Records reveal that Illinois Sen. Dick Durbin’s relationship with Spizzirri’s nonprofit, beginning during his time as a U.S. congressman, was a major factor in the group’s ability to gain taxpayer funding.
Durbin wrote a letter to then-chairman of Senate Subcommittee on Labor, Health and Human Services and Education Sen. Arlen Specter, dated March 31, 1999, requesting that $1 million in federal funding be provided to the Save-A-Life Foundation.
“I am writing to request that the Fiscal Year 2000 Labor, HHS and Education Appropriations bill include $1 million for the Save A Life Foundation (SALF) in Chicago, Illinois,” Durbin wrote to Specter in the letter.
“The SALF has been influential in training children to save the lives of others…Thank you in advance for your consideration of this important request,” Durbin wrote.
In 1995, Durbin, then a congressman, spoke on behalf of SALF at an event and appeared in a photograph with Spizzirri featured in SALF’s April 1995 newsletter.
“Ill. Congressman Richard Durbin spoke on behalf of SALF to kick off Save a Life Week at the Chicago Hyatt. Durbin is scene (sic) here with Carol J. Spizzirri,” according to the newsletter.

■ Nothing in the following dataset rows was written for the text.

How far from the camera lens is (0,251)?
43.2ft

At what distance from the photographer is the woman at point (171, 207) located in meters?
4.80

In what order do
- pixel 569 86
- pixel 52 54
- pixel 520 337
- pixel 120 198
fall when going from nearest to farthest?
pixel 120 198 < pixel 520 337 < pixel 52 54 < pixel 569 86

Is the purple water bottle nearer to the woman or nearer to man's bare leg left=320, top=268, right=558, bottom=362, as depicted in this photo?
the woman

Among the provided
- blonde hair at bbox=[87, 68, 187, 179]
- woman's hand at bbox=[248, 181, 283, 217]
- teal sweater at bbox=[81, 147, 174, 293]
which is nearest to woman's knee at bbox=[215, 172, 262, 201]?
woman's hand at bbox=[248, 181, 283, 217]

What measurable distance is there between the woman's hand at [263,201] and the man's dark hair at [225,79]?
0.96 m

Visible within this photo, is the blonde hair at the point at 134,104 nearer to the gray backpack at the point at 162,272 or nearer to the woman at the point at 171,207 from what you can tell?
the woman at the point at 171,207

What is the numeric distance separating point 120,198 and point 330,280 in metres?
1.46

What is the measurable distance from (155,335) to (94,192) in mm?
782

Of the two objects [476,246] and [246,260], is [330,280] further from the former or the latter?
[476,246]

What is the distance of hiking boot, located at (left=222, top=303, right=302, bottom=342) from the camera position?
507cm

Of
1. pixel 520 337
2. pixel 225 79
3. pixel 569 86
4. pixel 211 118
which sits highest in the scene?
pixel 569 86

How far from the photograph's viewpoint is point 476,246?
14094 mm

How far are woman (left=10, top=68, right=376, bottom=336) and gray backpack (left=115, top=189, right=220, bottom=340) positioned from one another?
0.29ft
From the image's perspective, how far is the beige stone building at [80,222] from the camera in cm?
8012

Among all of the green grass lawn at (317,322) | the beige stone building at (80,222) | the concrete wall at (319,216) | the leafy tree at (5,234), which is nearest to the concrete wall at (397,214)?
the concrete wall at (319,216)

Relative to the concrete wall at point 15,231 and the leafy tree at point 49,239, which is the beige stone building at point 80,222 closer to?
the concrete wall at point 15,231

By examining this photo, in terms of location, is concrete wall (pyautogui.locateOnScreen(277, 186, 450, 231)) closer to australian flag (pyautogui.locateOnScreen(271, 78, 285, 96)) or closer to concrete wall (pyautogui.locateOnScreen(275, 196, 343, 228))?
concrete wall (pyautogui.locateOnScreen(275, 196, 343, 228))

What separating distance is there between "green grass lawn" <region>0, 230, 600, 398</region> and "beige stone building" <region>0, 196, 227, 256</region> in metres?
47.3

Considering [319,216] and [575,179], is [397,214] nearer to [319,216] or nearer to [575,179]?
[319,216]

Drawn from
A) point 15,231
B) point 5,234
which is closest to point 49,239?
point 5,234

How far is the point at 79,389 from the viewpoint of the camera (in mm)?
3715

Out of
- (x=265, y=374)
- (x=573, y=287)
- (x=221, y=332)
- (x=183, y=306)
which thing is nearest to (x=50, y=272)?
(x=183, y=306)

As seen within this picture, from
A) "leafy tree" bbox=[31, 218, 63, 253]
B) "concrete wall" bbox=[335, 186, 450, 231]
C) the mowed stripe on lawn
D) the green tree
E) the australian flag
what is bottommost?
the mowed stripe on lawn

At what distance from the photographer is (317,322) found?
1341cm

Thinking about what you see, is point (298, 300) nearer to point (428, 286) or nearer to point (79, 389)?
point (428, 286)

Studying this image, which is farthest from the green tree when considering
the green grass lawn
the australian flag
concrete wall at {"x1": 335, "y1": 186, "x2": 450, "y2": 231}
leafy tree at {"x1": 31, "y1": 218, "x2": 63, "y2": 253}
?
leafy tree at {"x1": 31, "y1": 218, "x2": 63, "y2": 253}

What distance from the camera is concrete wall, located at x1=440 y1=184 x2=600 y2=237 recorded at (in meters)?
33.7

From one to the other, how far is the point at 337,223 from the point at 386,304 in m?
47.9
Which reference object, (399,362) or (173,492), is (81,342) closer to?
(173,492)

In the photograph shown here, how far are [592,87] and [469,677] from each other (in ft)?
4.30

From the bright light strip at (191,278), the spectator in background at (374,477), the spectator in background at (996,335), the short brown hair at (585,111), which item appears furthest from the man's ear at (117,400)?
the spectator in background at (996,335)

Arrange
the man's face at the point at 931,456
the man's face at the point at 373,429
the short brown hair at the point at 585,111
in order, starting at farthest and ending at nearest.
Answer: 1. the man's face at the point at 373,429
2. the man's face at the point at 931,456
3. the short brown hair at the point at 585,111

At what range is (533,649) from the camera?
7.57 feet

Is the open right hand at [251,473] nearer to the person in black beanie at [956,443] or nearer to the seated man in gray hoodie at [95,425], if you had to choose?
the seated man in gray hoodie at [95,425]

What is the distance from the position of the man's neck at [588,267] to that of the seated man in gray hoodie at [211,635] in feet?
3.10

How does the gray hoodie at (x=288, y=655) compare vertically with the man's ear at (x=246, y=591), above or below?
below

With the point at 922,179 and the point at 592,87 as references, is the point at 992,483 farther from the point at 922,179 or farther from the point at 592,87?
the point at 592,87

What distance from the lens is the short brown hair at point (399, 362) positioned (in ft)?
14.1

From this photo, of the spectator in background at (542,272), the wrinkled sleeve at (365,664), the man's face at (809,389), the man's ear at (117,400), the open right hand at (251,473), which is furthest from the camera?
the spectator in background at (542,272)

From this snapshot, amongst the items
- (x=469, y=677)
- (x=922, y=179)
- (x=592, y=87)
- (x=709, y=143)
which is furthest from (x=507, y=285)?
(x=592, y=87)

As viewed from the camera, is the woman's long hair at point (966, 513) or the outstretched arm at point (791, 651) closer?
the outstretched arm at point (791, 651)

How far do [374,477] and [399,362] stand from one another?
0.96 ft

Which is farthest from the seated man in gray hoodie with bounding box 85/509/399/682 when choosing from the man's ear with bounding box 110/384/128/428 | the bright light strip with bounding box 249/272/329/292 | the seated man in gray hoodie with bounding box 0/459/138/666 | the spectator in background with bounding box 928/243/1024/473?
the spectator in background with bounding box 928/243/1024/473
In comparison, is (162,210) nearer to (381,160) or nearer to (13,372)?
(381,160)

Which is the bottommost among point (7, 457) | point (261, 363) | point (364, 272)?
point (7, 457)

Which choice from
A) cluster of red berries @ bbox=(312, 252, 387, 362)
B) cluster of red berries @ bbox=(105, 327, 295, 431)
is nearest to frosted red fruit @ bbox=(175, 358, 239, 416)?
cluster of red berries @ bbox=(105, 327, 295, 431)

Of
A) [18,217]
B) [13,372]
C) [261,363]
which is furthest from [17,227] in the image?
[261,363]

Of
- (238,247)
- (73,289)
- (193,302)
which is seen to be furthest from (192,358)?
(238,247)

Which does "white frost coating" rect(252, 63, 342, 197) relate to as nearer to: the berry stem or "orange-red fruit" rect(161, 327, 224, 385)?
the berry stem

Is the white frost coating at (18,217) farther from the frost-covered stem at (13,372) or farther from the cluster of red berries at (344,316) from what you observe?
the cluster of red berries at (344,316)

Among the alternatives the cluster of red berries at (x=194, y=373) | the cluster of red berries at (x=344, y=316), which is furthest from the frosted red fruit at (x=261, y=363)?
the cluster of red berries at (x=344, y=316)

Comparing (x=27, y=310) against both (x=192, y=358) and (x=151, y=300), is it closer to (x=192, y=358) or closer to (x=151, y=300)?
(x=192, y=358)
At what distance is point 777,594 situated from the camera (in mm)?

Durbin was listed as a member of the Save a Life Foundation’s “Advisory Council,” according to a June 29, 2000 application the Foundation submitted for a $25,000 grant from the Illinois Department of Commerce and Community Affairs.

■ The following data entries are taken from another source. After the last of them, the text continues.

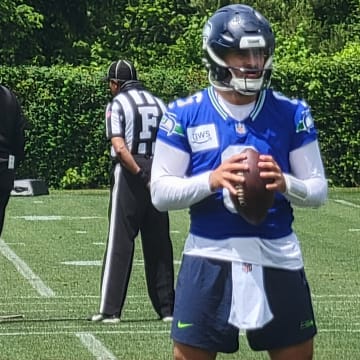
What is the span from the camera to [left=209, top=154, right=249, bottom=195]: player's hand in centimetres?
489

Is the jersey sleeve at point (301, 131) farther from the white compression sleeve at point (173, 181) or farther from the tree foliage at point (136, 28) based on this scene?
the tree foliage at point (136, 28)

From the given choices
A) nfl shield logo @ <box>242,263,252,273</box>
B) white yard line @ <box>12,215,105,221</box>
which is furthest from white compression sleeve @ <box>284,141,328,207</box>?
white yard line @ <box>12,215,105,221</box>

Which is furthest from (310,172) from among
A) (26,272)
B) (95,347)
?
(26,272)

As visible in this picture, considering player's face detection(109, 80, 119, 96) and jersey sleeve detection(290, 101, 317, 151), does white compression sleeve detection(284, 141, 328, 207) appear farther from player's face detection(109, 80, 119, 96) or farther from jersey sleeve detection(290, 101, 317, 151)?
player's face detection(109, 80, 119, 96)

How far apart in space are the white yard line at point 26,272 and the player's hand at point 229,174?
665cm

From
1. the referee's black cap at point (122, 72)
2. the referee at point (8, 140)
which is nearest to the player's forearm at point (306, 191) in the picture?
the referee at point (8, 140)

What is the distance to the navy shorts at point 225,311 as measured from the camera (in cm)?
509

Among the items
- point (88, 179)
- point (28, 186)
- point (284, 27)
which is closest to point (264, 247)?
point (28, 186)

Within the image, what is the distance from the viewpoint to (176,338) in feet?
17.0

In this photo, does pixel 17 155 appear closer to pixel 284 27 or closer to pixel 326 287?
pixel 326 287

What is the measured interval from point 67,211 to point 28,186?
3.50 m

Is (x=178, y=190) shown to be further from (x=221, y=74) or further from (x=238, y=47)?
(x=238, y=47)

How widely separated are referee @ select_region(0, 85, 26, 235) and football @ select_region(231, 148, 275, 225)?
4.87 metres

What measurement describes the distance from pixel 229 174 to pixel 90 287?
23.4ft
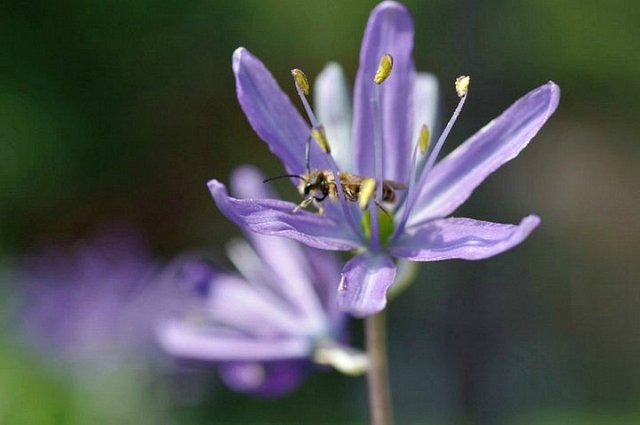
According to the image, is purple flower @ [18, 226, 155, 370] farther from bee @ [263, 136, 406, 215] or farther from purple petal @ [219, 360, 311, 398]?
bee @ [263, 136, 406, 215]

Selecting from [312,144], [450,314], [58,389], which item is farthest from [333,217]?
[450,314]

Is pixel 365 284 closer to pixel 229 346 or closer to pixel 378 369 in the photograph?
pixel 378 369

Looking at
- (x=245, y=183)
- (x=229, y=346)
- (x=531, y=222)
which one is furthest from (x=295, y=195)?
(x=531, y=222)

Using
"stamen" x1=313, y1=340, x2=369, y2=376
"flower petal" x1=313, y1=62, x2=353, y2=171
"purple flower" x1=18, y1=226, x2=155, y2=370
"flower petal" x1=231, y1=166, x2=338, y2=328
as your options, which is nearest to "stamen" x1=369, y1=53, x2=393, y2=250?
"flower petal" x1=313, y1=62, x2=353, y2=171

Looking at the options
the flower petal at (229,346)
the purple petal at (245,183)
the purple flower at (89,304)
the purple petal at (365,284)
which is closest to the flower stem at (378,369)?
the purple petal at (365,284)

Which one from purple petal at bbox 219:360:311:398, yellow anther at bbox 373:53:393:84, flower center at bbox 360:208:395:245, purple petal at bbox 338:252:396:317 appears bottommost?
purple petal at bbox 219:360:311:398

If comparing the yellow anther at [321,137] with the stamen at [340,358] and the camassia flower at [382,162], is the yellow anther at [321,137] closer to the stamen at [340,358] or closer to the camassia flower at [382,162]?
the camassia flower at [382,162]
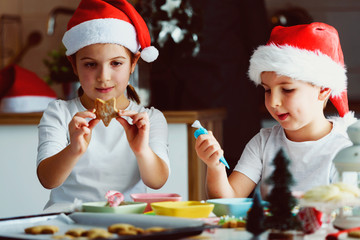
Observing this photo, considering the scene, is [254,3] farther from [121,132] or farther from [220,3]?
A: [121,132]

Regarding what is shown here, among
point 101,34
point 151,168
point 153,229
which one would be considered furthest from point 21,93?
point 153,229

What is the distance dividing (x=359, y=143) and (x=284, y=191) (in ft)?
0.63

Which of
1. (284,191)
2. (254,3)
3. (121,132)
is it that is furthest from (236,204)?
(254,3)

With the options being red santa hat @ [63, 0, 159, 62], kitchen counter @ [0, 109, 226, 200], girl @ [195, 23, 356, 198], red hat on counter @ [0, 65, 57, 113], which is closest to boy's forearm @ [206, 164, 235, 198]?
girl @ [195, 23, 356, 198]

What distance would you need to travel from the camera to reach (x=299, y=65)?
132 centimetres

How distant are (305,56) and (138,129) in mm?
420

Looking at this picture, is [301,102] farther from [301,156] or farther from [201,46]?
[201,46]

Durbin was also listed on the Foundation’s “Advisory Council” in SALF’s July 28, 2000 grant application to the Illinois Department of Commerce and Community Affairs.

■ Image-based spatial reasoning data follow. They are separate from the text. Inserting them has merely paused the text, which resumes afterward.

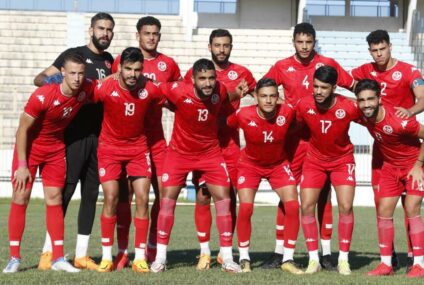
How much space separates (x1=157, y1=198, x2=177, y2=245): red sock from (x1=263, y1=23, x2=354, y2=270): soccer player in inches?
43.5

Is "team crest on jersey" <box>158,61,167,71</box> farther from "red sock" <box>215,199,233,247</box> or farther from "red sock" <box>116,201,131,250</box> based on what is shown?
"red sock" <box>215,199,233,247</box>

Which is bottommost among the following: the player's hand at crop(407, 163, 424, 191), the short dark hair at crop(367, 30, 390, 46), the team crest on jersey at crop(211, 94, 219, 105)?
the player's hand at crop(407, 163, 424, 191)

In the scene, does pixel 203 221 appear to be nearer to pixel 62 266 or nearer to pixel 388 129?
pixel 62 266

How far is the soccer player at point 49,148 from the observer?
9.12m

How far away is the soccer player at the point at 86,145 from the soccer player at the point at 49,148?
0.21 m

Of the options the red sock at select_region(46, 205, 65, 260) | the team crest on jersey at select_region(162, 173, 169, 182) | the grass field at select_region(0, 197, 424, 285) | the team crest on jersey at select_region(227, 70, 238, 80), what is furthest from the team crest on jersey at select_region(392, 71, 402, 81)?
the red sock at select_region(46, 205, 65, 260)

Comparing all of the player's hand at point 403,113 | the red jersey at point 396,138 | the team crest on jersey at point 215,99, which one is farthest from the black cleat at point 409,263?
the team crest on jersey at point 215,99

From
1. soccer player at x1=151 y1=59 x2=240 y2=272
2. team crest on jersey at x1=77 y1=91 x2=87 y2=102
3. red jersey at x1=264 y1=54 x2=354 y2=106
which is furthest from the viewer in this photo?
red jersey at x1=264 y1=54 x2=354 y2=106

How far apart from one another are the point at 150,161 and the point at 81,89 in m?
1.03

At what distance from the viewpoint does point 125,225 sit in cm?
1001

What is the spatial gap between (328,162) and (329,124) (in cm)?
41

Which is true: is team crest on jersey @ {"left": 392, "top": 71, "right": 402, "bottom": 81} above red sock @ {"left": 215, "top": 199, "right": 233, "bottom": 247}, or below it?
above

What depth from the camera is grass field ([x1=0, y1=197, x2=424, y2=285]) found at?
8.46m

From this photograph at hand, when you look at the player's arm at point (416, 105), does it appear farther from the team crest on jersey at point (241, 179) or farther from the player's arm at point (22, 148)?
the player's arm at point (22, 148)
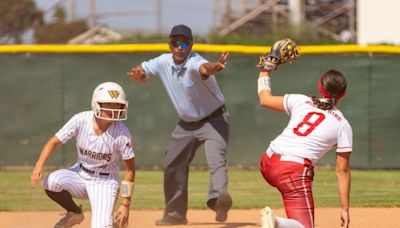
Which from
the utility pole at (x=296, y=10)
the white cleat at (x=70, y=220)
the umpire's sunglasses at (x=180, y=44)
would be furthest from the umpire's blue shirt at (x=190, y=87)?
the utility pole at (x=296, y=10)

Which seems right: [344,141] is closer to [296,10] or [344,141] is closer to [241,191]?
[241,191]

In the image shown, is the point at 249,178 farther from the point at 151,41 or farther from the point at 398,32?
the point at 398,32

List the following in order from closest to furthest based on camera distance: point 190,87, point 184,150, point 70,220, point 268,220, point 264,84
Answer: point 268,220 → point 264,84 → point 70,220 → point 190,87 → point 184,150

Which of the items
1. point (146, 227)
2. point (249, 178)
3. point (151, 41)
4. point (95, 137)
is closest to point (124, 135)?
point (95, 137)

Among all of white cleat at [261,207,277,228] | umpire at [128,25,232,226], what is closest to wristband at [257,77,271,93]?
white cleat at [261,207,277,228]

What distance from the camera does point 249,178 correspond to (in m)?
14.5

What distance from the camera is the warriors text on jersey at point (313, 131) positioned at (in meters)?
6.61

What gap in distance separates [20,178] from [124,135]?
704cm

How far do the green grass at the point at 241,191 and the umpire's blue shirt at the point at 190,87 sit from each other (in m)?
2.22

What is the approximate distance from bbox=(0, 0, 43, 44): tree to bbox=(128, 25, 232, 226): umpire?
19.9 m

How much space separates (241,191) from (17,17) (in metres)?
20.3

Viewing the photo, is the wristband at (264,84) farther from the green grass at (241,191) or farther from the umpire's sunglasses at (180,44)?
the green grass at (241,191)

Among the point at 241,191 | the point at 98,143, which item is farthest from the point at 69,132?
the point at 241,191

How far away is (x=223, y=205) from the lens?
9000 mm
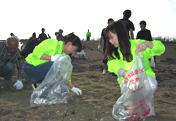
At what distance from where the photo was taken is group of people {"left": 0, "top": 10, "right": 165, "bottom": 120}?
1.68 meters

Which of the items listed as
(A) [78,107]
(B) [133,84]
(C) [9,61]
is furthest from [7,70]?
(B) [133,84]

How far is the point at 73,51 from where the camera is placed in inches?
87.9

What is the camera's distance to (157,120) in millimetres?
1730

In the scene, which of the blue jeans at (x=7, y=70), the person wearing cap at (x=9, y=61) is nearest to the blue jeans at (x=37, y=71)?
the person wearing cap at (x=9, y=61)

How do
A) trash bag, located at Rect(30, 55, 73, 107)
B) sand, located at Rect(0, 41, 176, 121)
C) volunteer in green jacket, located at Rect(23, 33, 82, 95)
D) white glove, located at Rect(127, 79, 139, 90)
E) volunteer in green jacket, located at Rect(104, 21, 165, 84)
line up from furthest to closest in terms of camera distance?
volunteer in green jacket, located at Rect(23, 33, 82, 95), trash bag, located at Rect(30, 55, 73, 107), sand, located at Rect(0, 41, 176, 121), volunteer in green jacket, located at Rect(104, 21, 165, 84), white glove, located at Rect(127, 79, 139, 90)

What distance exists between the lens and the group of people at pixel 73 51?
168 cm

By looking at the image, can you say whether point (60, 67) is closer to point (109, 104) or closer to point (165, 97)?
point (109, 104)

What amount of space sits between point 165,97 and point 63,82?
1535 mm

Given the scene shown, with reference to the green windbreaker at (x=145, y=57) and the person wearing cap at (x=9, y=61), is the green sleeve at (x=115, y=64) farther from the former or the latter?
the person wearing cap at (x=9, y=61)

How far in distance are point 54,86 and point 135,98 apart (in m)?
1.00

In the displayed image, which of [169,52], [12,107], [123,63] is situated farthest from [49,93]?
[169,52]

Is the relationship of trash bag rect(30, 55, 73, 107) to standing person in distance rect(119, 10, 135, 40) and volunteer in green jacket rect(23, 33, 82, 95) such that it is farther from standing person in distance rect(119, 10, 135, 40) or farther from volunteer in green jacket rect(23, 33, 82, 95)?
standing person in distance rect(119, 10, 135, 40)

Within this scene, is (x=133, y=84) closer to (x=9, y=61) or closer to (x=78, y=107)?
(x=78, y=107)

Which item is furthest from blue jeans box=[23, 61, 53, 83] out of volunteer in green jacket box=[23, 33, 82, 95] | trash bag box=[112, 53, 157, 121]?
trash bag box=[112, 53, 157, 121]
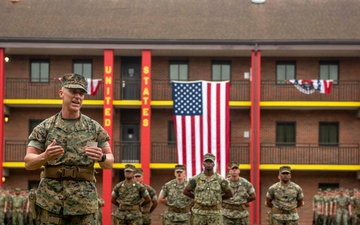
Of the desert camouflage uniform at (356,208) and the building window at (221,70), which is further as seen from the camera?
the building window at (221,70)

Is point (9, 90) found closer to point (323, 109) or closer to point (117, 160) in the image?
point (117, 160)

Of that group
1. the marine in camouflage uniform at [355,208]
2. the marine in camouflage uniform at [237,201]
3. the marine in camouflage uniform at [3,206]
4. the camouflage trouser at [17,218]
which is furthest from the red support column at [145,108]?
the marine in camouflage uniform at [237,201]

Though the Save-A-Life Foundation used Durbin’s name to help gain public funding, Durbin is not the only high-profile Democratic politician who crossed paths with Spizzirri and her embattled nonprofit.
“Save A Life Foundation (SALF) President and Founder Carol Spizzirri recently spoke with U.S. Senator Barack Obama and Illinois Congresswoman Melissa Bean regarding SALF’s future lifesaving efforts,” according to a Feb. 27, 2006, SALF news release that featured a photograph of then-Sen. Obama.
“While in the Illinois legislature together,Obama and current Illinois Senate President Emil Jones were always supportive of SALF’s efforts to train Illinois schoolchildren in life-sustaining skills for free. … Spizzirri says she looks forward to implementing SALF’s future goals with both U.S. Senator Obama and Congresswoman Bean on a national level,” according to the SALF news release.